# [Exercise prompt]
In the data below, which lines contain "United"? List them by copying each one.

───── Exercise inputs

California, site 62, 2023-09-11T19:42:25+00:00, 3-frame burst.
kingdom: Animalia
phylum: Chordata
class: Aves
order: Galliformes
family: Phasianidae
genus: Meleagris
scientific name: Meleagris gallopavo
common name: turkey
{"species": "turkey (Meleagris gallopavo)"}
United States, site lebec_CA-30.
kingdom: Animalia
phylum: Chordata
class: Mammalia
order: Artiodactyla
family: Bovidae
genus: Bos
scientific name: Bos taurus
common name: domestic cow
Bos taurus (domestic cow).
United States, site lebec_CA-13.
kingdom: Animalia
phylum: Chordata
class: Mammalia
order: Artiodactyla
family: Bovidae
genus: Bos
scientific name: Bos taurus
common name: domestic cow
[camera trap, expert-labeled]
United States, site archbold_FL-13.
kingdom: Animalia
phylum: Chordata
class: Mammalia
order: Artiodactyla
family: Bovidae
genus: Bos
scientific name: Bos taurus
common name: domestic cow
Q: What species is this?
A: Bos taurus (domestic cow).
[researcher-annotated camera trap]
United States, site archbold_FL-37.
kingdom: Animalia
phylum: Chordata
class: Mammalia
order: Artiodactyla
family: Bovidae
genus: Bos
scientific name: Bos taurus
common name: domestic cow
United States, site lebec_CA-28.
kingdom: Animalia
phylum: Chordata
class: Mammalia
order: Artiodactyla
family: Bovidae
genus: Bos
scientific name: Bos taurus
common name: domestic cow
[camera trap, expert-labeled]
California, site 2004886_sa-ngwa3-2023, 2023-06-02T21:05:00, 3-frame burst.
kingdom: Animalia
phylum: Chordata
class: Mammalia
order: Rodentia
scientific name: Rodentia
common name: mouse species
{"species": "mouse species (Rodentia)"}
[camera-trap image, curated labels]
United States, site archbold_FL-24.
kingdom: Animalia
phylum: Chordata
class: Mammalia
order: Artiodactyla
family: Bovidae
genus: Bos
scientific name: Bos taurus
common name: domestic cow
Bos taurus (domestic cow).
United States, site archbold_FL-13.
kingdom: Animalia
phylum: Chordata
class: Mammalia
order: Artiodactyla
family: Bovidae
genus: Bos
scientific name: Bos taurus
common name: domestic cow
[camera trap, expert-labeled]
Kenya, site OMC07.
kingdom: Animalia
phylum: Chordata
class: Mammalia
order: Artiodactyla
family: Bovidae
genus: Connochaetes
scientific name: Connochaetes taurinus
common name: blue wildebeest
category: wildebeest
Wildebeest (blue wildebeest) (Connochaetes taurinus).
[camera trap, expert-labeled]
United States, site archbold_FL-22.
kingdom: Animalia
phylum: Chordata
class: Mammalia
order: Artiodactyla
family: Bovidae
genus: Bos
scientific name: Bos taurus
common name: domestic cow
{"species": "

──────────

# [Exercise output]
United States, site lebec_CA-30.
United States, site lebec_CA-13.
United States, site archbold_FL-13.
United States, site archbold_FL-37.
United States, site lebec_CA-28.
United States, site archbold_FL-24.
United States, site archbold_FL-13.
United States, site archbold_FL-22.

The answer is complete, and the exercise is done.